Can you transcribe the Reuben ravioli lasagna recipe below, in full and word for word?

[START Text shown]

Pasta and Pasta Sauce Recipes
Reuben Ravioli Lasagna
Yield: 4 servings
Ingredients
Dressing
- 1 cup light mayonnaise
- 2 tablespoons sweet pickle relish
- 2 tablespoons bottled chili sauce*
- 1 tablespoon finely chopped onion
- 1 tablespoon chopped fresh parsley
Lasagna
- 1 1/2 cups sauerkraut, drained and squeezed dry, divided
- 1 (16 ounce) package frozen square cheese ravioli, thawed, divided
- 1/3 cup sliced green onion, including part of the green, + additional, if desired, for garnish
- 6 ounces corned beef, cut into 1/2 inch cubes
- 1/4 teaspoon caraway seeds
- 1 1/2 cups (6 ounces) shredded Swiss cheese, divided
Instructions
- Heat oven to 350 degrees F.
Dressing
- Combine mayonnaise, relish, chili sauce, onion and parsley; mix well.

[END Text shown]
[START Record set]

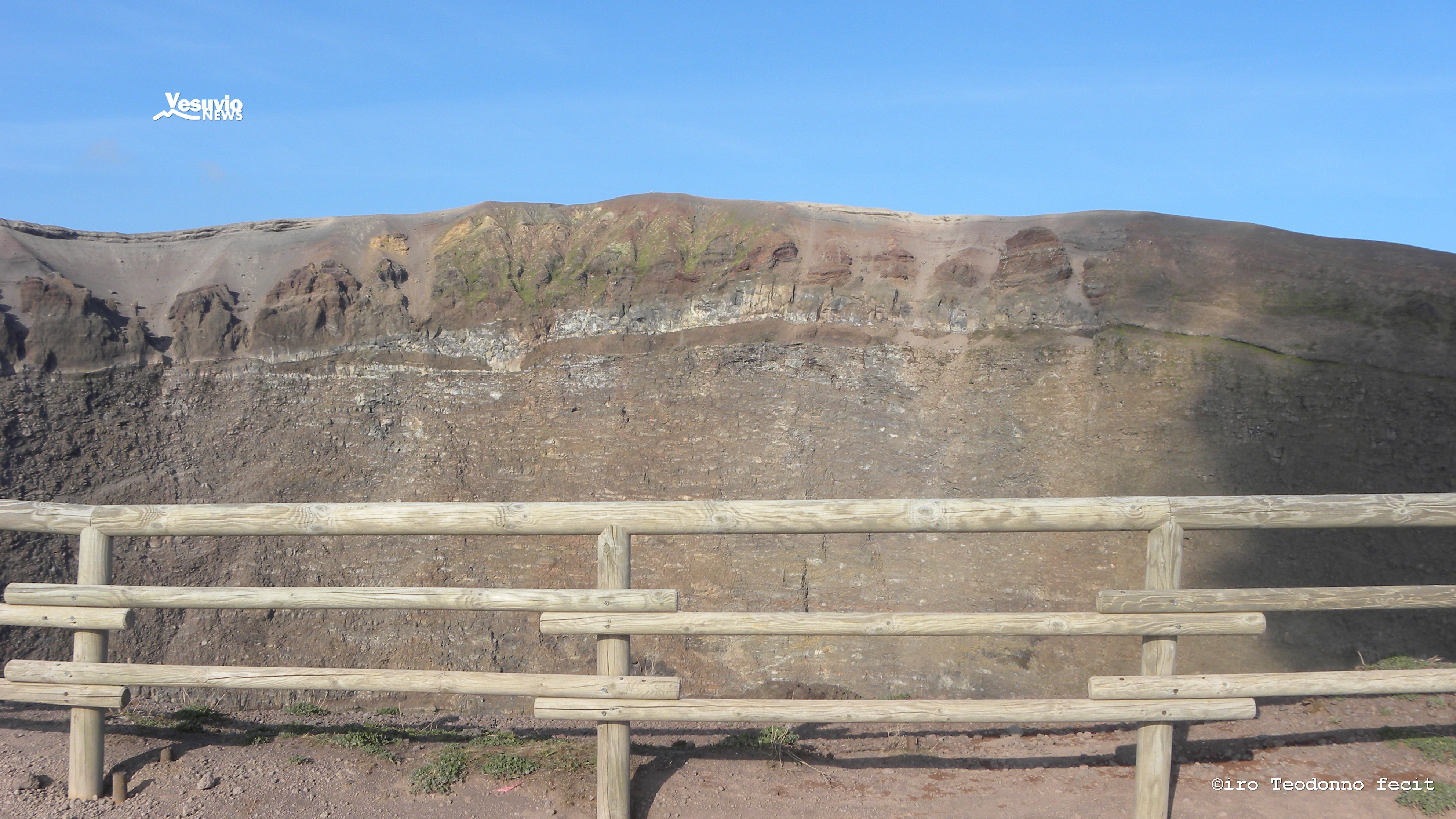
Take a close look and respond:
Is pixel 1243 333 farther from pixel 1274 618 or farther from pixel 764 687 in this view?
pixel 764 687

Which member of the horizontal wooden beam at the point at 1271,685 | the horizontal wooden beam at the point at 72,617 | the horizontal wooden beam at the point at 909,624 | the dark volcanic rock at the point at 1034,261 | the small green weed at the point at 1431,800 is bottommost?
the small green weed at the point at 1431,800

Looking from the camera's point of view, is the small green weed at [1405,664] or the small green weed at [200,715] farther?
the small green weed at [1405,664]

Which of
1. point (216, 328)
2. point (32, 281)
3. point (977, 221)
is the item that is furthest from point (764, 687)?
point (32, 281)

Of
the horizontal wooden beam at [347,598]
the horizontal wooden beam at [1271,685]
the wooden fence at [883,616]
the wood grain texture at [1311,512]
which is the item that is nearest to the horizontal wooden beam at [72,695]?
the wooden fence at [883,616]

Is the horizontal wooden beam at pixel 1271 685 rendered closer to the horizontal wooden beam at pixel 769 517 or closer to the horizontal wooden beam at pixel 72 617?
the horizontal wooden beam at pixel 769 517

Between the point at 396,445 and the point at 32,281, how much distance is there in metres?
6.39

[END Record set]
[START Record set]

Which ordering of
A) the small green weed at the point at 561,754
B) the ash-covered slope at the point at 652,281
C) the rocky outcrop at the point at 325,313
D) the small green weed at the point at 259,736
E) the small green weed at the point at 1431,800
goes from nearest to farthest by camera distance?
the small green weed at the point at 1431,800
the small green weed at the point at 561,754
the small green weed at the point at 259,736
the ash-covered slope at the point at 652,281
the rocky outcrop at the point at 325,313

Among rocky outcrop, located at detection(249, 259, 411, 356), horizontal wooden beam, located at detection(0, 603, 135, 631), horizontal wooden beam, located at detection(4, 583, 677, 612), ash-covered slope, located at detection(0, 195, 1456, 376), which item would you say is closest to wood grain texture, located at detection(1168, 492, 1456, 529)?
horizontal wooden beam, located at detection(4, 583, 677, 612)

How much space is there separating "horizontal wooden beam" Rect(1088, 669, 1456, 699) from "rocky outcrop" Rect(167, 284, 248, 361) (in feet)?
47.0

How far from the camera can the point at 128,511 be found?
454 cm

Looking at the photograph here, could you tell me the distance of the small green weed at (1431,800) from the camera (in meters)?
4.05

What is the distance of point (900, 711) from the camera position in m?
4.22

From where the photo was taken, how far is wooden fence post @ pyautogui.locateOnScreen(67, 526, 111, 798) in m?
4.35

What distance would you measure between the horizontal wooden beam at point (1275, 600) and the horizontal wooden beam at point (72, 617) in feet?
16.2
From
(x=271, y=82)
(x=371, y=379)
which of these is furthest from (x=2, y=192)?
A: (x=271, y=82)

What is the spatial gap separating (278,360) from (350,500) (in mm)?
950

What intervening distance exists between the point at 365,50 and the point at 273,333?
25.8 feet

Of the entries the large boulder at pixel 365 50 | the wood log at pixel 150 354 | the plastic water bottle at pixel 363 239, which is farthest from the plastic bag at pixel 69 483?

[END Record set]
[START Record set]

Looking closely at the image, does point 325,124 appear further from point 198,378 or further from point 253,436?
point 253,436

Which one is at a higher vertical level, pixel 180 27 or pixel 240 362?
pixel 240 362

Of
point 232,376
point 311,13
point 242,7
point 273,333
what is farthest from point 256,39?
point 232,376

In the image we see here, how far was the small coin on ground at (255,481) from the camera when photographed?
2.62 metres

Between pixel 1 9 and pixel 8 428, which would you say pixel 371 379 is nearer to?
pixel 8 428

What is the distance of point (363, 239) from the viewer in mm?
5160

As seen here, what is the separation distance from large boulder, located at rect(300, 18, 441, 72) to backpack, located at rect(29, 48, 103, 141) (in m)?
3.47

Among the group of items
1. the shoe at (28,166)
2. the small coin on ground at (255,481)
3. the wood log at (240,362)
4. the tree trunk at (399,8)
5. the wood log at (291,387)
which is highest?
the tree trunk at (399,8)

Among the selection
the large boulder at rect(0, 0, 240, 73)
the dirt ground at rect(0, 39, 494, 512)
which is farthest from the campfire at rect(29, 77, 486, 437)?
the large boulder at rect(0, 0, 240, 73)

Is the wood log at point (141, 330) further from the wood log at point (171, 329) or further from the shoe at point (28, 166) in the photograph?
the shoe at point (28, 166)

[END Record set]

Output →
Pasta and Pasta Sauce Recipes
Reuben Ravioli Lasagna
Yield: 4 servings
Ingredients
Dressing
- 1 cup light mayonnaise
- 2 tablespoons sweet pickle relish
- 2 tablespoons bottled chili sauce*
- 1 tablespoon finely chopped onion
- 1 tablespoon chopped fresh parsley
Lasagna
- 1 1/2 cups sauerkraut, drained and squeezed dry, divided
- 1 (16 ounce) package frozen square cheese ravioli, thawed, divided
- 1/3 cup sliced green onion, including part of the green, + additional, if desired, for garnish
- 6 ounces corned beef, cut into 1/2 inch cubes
- 1/4 teaspoon caraway seeds
- 1 1/2 cups (6 ounces) shredded Swiss cheese, divided
Instructions
- Heat oven to 350 degrees F.
Dressing
- Combine mayonnaise, relish, chili sauce, onion and parsley; mix well.